Simon’s stamina was remarkable, but he had nothing against a little relaxation at that point. It was after one o’clock — time enough to call it a day. He sank into one of the chairs opposite Mildred, stretched, and let his muscles go comfortably limp. Kelly, who had gone out through a dining alcove to the kitchen, came back with several bottles grasped by their necks in one of his massive hands, and the glasses held in the other.
“We may go hungry, but never thirsty,” he said, “and that’s the important thing.” He set the bottles and glasses on a low table and began to pour. “Did ye know that a man can go weeks without eatin’ but all it takes is a few days without liquid, and...”
He snapped his fingers expressively. Then he turned to hand Mildred her filled glass and saw that she had fallen asleep. Her head had flopped to one side, and her mouth was half open. She looked about fourteen years old.
“The poor girl,” Kelly whispered, turning to the Saint with another glass. “What have ye been doin’ to her?”
Simon looked at her wind-blown hair, her smudged face, her dusty suit, her now shoeless feet, and her run stockings.
“You might ask what she’s been doing to me.”
“What then, man? I’m on pins and needles. Have the Nazis taken over the west of Ireland? They can have the north and be welcome to it, but if they come here...”
“The Hitler’s daughter routine is a thing of the past,” Simon said.

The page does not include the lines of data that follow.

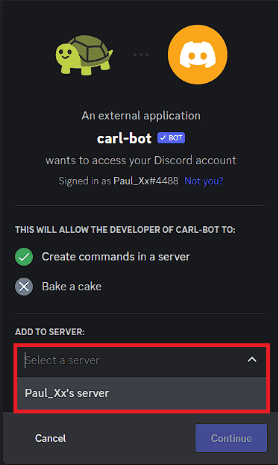 Seleziona un server a cui aggiungere Carl Bot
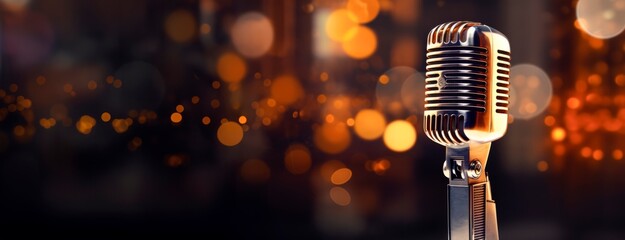  retro style microphone on stage with a bokeh light backdrop.concert and show concept, horizontal wallpaper,, copy space for text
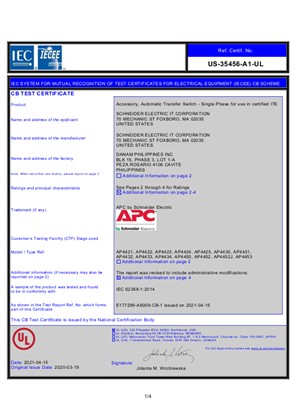 CB Certificate AP44XX Series ATS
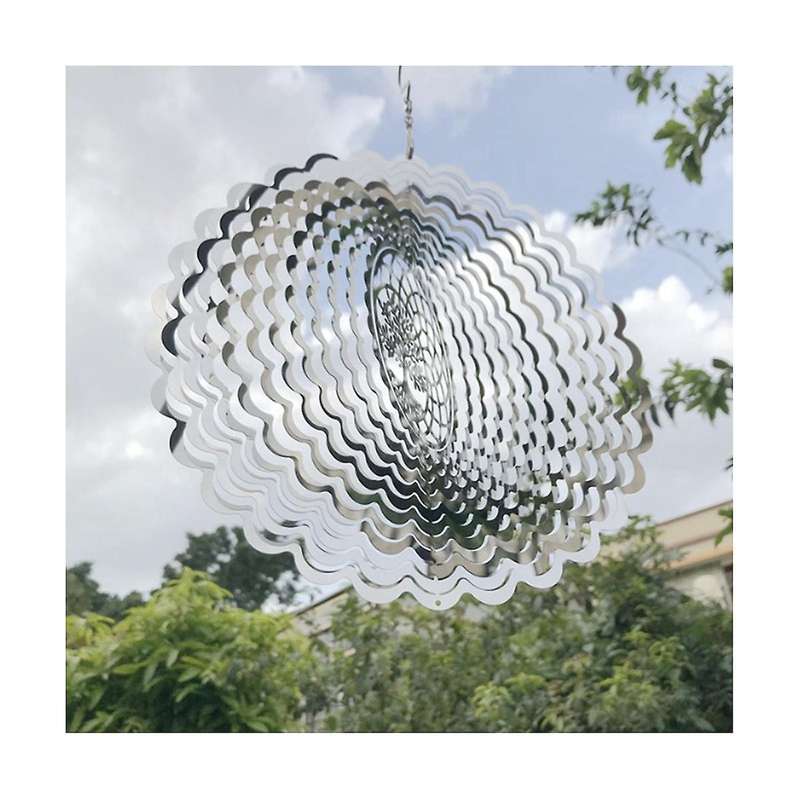 Hanging Wind Spinner Outdoor Metal Decoration Silver 3d Mirror Stainless Steel Wind Chime Outdoor G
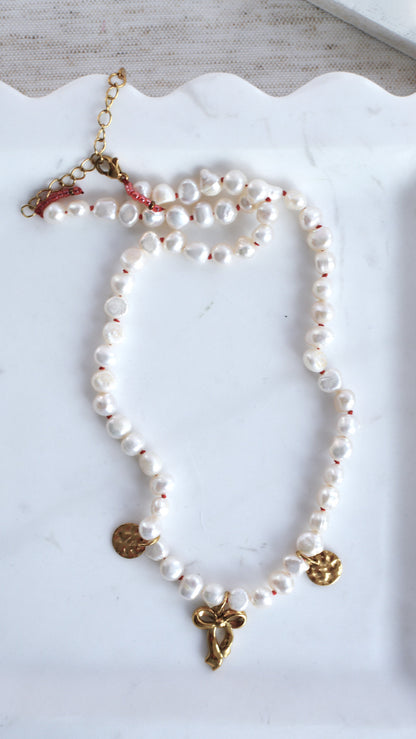 Knotted Pearl Necklace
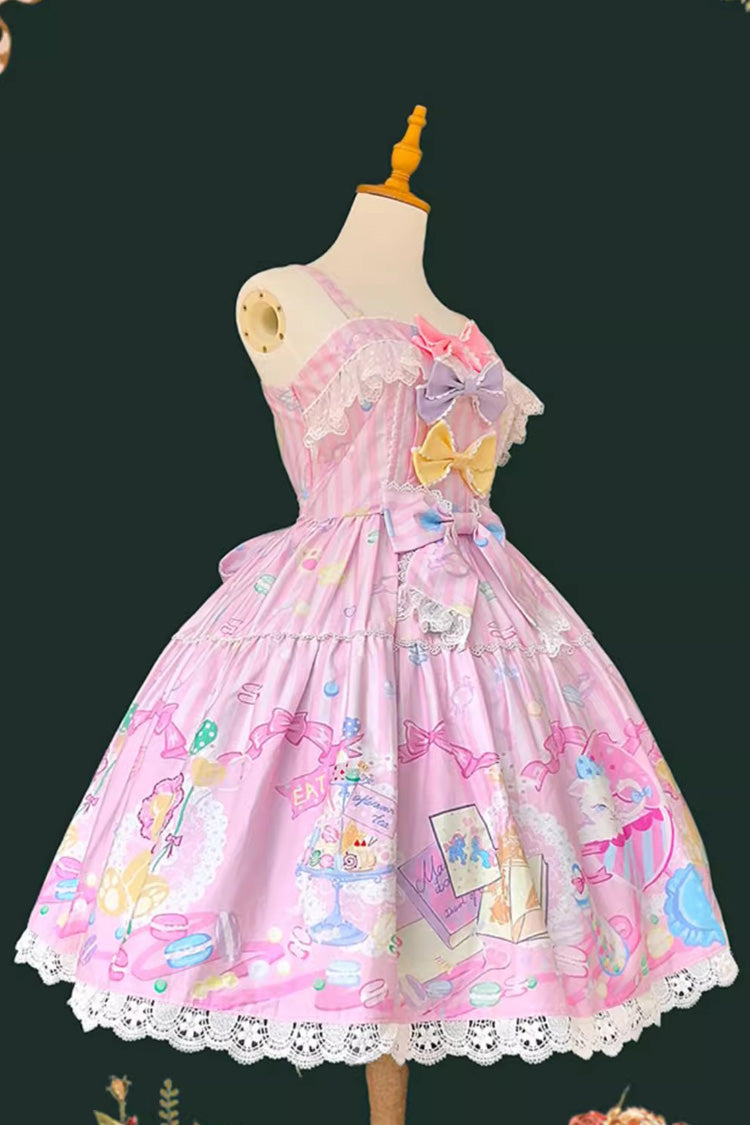 Lolita JSK Dress - Macaron Dolly House, Pink, Bow Detail, Printed, Sweet Style - additional product view 5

Then he paused, looking suspiciously at Mildred’s childlike face.
“Before I tell you, is there a bed for her?”
“Shure. Me daughter’s room. Let’s put her there. And you can have what me wife is fond of callin’ the guest room, only till now there’s never been a guest near it. There’s a lot of spare gear, but I think we can clear a path to the bed.”
Simon stood up and went to touch Mildred’s shoulder. She did not stir even when he spoke her name, so he scooped her into his arms and carried her as Kelly led the way to a little bedroom.
“Do ye think she might be a lot more comfortable without all them clothes on?” Kelly asked wistfully, when Simon had put her on the bed.
Simon steered his friend out of the door and into the hall.
“She might be,” he said, “but it might have the opposite effect on you.”
“I don’t suppose you’d care,” Kelly sulked, “havin’ been with her the better part of the night already.”